* TO DO: Identify every line in the records below that contains the string "bottommost" and copy each such line. Case counts.

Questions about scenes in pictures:
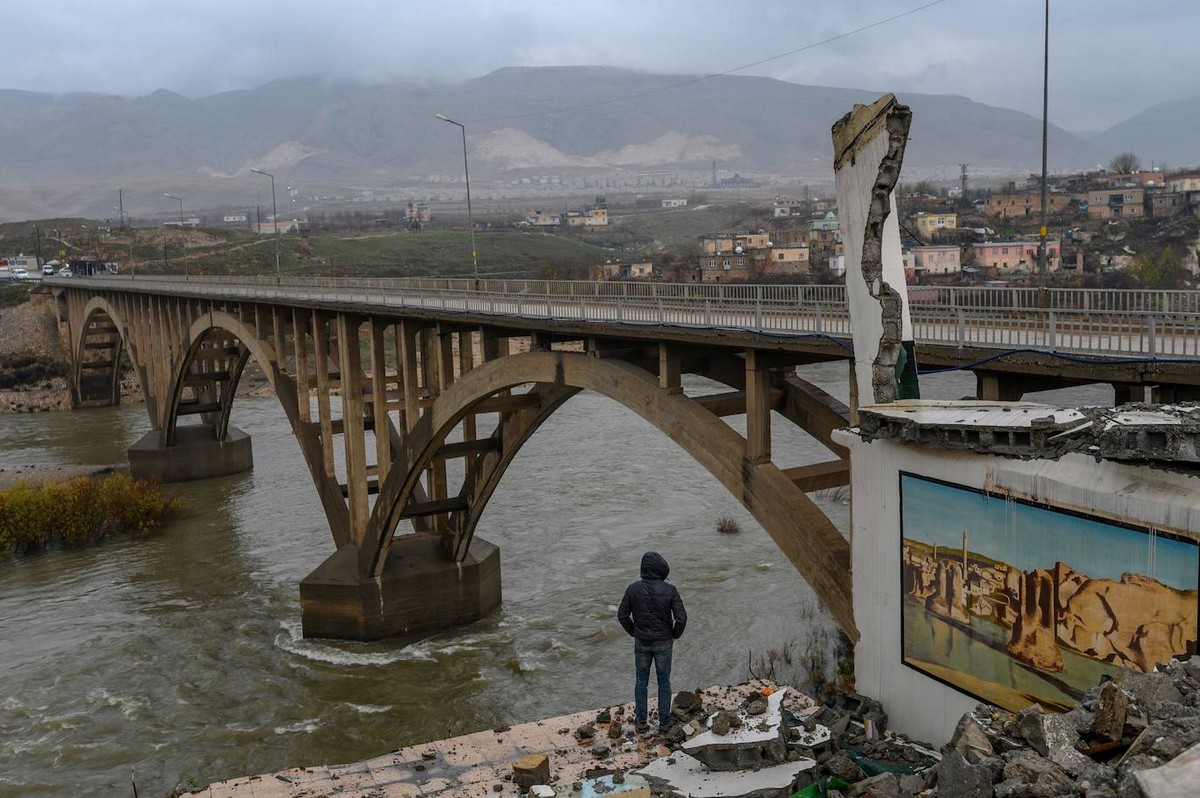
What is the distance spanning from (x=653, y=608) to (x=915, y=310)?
4.41 metres

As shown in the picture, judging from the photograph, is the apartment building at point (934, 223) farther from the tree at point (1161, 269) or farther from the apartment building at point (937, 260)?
the apartment building at point (937, 260)

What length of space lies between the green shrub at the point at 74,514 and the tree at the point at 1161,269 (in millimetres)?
34650

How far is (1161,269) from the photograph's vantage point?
4503cm

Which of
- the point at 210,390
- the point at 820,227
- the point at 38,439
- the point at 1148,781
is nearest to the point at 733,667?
the point at 1148,781

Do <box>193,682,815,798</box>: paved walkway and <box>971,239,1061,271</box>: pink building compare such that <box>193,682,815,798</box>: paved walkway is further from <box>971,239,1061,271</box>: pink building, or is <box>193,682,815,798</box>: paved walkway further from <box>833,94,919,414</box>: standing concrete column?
<box>971,239,1061,271</box>: pink building

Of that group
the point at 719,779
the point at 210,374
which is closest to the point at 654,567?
the point at 719,779

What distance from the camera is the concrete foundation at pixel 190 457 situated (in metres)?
43.8

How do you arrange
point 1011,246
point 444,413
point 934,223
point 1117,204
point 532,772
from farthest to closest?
point 1117,204 → point 934,223 → point 1011,246 → point 444,413 → point 532,772

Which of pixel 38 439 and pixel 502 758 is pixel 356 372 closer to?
pixel 502 758

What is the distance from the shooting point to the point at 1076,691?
8070mm

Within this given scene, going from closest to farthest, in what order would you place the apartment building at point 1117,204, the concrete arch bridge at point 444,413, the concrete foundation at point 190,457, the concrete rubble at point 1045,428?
the concrete rubble at point 1045,428 < the concrete arch bridge at point 444,413 < the concrete foundation at point 190,457 < the apartment building at point 1117,204

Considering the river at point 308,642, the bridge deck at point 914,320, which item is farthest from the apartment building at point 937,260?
the bridge deck at point 914,320

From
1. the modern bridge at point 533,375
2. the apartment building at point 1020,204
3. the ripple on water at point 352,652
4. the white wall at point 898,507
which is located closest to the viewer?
the white wall at point 898,507

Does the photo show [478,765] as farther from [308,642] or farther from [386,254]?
[386,254]
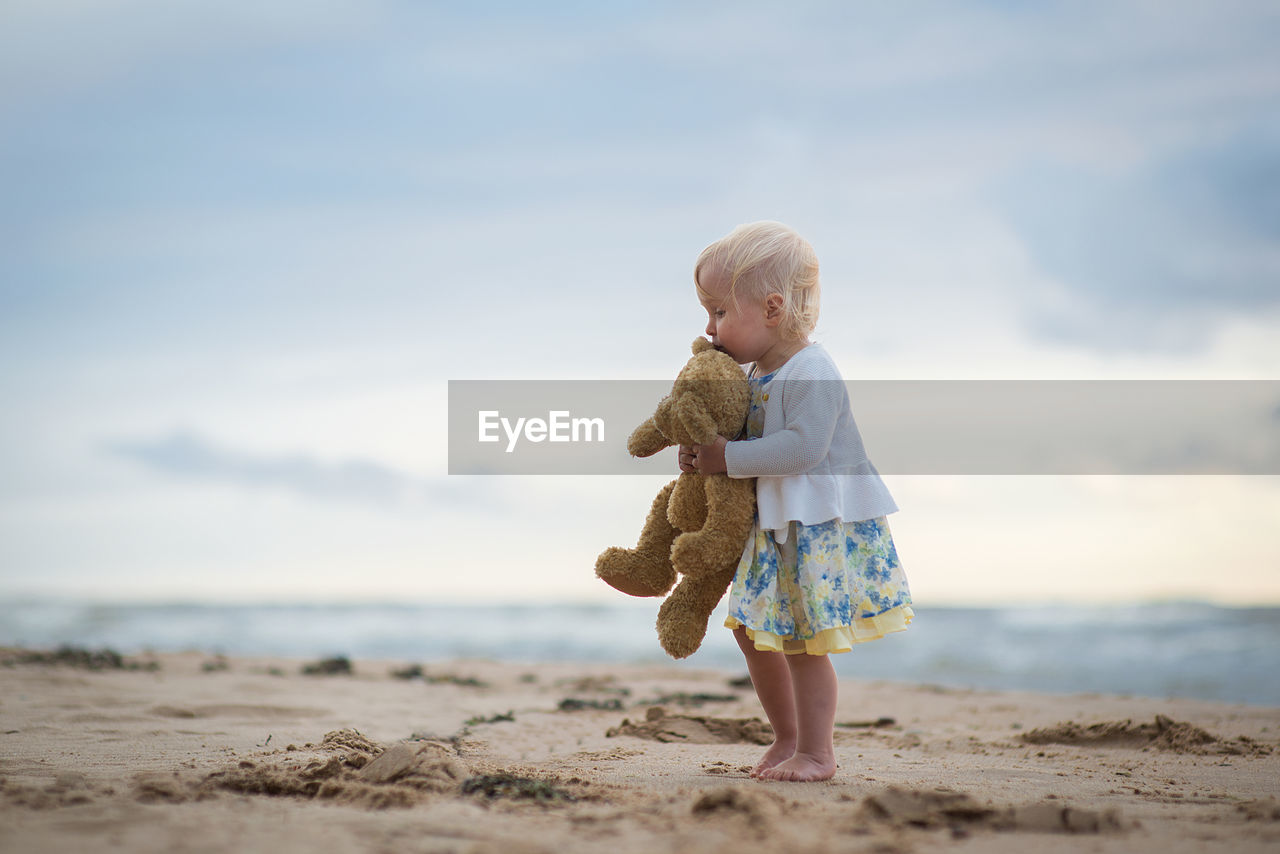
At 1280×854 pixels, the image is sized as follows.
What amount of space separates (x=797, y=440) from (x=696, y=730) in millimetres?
2066

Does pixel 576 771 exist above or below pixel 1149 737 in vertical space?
above

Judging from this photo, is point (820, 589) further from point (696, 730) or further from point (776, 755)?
point (696, 730)

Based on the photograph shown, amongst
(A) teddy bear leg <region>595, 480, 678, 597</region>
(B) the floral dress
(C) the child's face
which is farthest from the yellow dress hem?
(C) the child's face

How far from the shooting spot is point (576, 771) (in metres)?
3.22

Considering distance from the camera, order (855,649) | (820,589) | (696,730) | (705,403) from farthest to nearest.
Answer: (855,649) → (696,730) → (705,403) → (820,589)

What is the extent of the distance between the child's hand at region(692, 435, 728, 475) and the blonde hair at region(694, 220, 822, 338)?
49 centimetres

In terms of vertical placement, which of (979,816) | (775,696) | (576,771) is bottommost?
(576,771)

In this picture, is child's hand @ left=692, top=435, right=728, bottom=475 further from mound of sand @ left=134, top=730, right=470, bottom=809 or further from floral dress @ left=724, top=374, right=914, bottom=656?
mound of sand @ left=134, top=730, right=470, bottom=809

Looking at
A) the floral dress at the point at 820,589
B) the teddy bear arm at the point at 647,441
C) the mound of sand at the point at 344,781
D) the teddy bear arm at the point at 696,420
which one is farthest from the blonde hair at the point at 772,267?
the mound of sand at the point at 344,781

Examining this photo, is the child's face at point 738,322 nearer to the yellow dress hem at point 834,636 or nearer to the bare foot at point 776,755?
the yellow dress hem at point 834,636

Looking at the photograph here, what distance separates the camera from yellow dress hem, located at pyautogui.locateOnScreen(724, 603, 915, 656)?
3.01 metres

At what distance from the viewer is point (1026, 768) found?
12.0ft

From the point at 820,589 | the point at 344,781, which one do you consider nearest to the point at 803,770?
the point at 820,589

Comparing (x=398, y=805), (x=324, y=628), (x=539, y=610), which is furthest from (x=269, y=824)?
(x=539, y=610)
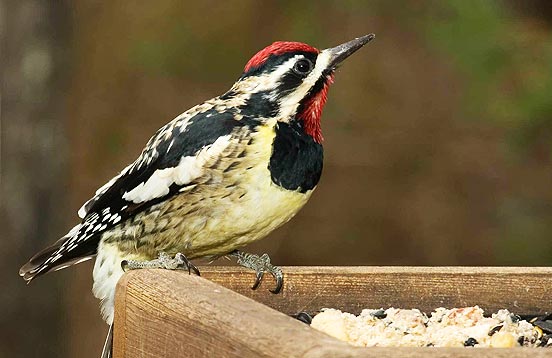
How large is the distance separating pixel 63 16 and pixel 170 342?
3.33m

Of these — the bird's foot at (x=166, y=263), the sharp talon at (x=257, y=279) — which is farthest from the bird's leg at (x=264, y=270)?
the bird's foot at (x=166, y=263)

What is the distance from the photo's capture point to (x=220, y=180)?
348 cm

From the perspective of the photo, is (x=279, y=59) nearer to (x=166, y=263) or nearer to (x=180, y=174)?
(x=180, y=174)

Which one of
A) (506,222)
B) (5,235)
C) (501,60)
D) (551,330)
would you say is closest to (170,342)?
(551,330)

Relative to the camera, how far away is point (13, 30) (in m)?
5.48

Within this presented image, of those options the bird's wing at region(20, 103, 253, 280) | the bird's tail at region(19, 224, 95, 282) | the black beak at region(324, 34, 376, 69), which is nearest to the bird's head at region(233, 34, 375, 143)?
the black beak at region(324, 34, 376, 69)

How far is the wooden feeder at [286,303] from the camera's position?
199 centimetres

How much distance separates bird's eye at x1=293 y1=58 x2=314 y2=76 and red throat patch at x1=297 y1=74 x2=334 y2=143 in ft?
0.22

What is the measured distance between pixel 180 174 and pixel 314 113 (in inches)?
17.9

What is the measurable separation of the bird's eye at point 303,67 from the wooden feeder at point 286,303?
685 millimetres

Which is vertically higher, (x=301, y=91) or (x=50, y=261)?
(x=301, y=91)

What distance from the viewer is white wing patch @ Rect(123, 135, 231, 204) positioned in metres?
3.51

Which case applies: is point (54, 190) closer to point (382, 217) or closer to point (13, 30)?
point (13, 30)

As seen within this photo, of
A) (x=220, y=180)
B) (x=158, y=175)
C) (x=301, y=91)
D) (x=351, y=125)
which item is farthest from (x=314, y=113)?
(x=351, y=125)
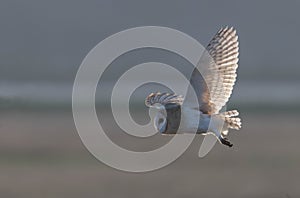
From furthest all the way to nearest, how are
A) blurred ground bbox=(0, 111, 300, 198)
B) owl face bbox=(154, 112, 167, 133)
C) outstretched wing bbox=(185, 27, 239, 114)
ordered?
blurred ground bbox=(0, 111, 300, 198)
outstretched wing bbox=(185, 27, 239, 114)
owl face bbox=(154, 112, 167, 133)

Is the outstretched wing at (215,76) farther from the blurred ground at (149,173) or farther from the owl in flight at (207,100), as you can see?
the blurred ground at (149,173)

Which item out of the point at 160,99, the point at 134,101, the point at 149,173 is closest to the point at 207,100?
the point at 160,99

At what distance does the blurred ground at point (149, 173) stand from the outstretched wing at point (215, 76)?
3660 millimetres

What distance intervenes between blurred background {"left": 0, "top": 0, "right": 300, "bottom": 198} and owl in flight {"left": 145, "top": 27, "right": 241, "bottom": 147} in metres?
3.43

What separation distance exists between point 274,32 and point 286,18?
0.87 metres

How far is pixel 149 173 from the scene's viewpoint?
15.4 m

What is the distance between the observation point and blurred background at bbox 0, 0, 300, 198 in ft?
48.2

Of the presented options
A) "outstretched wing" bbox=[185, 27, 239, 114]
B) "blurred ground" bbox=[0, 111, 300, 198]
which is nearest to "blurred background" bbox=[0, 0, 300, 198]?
"blurred ground" bbox=[0, 111, 300, 198]

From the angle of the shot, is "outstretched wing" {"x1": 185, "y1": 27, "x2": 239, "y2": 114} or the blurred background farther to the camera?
the blurred background

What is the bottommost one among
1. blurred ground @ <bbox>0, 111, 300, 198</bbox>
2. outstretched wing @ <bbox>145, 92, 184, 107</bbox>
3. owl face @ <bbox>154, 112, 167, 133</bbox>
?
owl face @ <bbox>154, 112, 167, 133</bbox>

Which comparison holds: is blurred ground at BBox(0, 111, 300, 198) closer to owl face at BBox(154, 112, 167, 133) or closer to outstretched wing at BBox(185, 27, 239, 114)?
outstretched wing at BBox(185, 27, 239, 114)

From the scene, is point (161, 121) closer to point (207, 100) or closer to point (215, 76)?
point (207, 100)

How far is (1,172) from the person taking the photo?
15.5 meters

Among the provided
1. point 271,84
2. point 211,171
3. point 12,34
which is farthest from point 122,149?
point 12,34
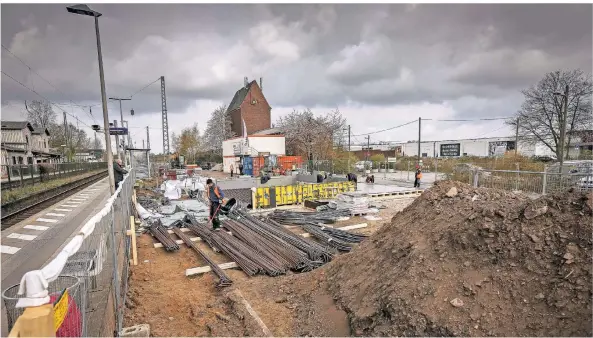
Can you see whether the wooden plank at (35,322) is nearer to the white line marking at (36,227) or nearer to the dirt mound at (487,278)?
the dirt mound at (487,278)

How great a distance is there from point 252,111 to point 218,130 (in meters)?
11.2

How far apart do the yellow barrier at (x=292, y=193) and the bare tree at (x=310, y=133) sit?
70.7 ft

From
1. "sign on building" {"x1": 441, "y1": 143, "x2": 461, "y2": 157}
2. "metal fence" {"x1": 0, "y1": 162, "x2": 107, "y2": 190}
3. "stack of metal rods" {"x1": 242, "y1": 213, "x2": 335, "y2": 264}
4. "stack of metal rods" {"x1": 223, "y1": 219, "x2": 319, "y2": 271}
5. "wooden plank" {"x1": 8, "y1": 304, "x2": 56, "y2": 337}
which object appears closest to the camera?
"wooden plank" {"x1": 8, "y1": 304, "x2": 56, "y2": 337}

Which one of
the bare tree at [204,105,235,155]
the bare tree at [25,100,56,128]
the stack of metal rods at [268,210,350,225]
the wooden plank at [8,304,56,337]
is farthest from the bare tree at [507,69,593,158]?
the bare tree at [25,100,56,128]

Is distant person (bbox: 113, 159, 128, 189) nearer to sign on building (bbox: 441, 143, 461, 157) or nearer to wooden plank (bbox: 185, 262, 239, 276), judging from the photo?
wooden plank (bbox: 185, 262, 239, 276)

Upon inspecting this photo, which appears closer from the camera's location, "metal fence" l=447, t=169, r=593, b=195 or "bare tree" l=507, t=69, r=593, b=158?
"metal fence" l=447, t=169, r=593, b=195

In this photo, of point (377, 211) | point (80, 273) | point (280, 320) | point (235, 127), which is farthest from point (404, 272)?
point (235, 127)

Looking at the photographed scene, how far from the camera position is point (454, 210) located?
579 cm

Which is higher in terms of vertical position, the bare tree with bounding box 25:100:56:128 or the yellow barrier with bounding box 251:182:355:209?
the bare tree with bounding box 25:100:56:128

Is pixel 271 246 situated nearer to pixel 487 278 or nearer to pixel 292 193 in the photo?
pixel 487 278

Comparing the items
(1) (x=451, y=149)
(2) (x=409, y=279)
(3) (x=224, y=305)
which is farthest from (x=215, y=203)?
(1) (x=451, y=149)

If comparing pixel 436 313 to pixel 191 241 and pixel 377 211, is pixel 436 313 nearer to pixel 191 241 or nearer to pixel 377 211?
pixel 191 241

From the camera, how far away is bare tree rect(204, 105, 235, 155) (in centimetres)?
6241

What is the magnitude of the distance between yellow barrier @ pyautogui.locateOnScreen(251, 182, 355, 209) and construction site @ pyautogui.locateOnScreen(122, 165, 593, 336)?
647 centimetres
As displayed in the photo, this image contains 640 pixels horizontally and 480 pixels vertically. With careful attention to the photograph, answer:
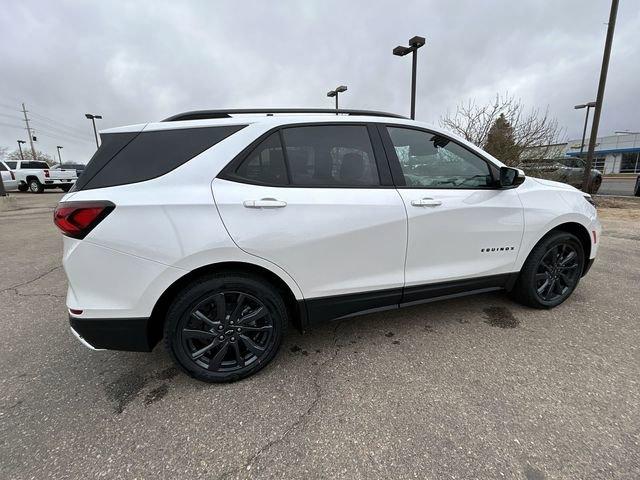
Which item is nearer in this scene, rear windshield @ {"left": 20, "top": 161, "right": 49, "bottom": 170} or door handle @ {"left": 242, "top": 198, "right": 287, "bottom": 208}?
door handle @ {"left": 242, "top": 198, "right": 287, "bottom": 208}

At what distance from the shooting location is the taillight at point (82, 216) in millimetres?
1939

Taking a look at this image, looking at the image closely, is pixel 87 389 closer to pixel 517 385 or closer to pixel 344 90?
pixel 517 385

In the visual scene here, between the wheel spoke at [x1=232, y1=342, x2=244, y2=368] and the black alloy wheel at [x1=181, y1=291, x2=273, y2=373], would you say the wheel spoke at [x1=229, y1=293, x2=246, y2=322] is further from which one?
the wheel spoke at [x1=232, y1=342, x2=244, y2=368]

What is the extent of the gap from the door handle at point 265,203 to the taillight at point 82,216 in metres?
0.77

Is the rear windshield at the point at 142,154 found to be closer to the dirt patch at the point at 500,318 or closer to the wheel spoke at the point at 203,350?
the wheel spoke at the point at 203,350

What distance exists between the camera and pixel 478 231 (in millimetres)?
2768

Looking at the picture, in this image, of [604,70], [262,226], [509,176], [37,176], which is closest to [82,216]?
[262,226]

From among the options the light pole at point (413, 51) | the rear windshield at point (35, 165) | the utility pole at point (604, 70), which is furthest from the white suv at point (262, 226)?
the rear windshield at point (35, 165)

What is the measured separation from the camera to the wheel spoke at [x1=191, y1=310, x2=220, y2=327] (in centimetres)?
217

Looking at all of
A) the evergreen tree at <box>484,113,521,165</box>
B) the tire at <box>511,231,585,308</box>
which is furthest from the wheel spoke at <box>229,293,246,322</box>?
the evergreen tree at <box>484,113,521,165</box>

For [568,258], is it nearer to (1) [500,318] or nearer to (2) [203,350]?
(1) [500,318]

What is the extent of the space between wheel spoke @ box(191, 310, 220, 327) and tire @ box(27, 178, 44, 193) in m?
24.1

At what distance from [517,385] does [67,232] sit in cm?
298

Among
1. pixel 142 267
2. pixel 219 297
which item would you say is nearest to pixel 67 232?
pixel 142 267
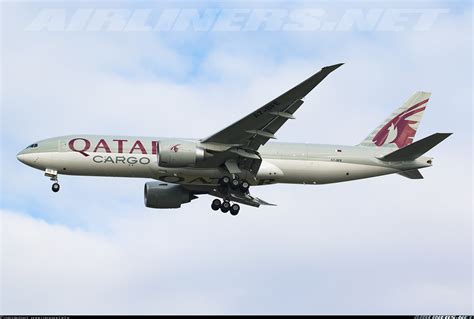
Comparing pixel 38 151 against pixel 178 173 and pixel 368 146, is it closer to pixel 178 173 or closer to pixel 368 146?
pixel 178 173

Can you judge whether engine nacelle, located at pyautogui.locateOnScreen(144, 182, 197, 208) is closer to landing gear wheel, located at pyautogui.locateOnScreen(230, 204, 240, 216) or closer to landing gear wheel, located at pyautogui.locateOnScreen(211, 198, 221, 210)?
landing gear wheel, located at pyautogui.locateOnScreen(211, 198, 221, 210)

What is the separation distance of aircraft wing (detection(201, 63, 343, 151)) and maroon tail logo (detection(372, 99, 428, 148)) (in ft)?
29.3

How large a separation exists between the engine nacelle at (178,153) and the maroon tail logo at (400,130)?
1187 centimetres

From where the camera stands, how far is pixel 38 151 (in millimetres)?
55094

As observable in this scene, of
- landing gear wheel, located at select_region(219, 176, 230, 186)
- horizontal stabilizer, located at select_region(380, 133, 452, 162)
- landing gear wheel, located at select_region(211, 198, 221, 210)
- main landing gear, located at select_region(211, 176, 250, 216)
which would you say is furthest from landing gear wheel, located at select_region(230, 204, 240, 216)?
horizontal stabilizer, located at select_region(380, 133, 452, 162)

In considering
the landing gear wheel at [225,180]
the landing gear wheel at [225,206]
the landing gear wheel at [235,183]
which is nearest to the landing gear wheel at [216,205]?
the landing gear wheel at [225,206]

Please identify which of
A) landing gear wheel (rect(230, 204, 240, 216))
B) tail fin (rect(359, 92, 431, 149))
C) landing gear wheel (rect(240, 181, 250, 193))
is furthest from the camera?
tail fin (rect(359, 92, 431, 149))

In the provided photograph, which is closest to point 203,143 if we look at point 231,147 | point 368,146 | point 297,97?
point 231,147

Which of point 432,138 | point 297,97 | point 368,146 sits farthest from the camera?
point 368,146

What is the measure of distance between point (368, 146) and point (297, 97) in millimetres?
10739

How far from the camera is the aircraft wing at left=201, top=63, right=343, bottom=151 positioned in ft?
163

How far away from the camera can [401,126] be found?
61000 mm

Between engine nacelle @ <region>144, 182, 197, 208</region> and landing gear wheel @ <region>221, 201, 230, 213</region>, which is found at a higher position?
engine nacelle @ <region>144, 182, 197, 208</region>

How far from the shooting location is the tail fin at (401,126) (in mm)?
59844
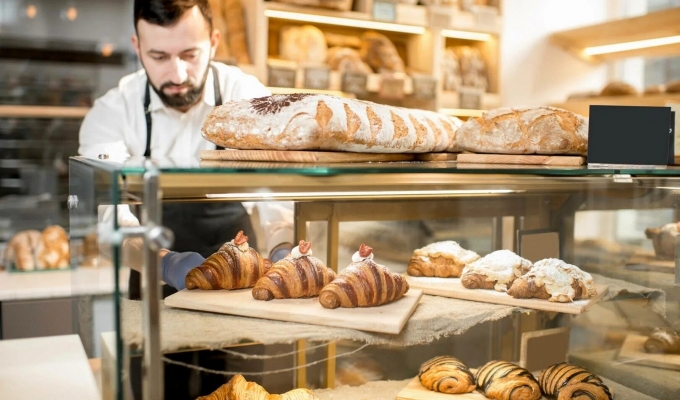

* TASK RESPONSE:
In terms of vertical placement, which of (979,816) | (775,696) | (576,771) is bottommost?
What is the bottommost one among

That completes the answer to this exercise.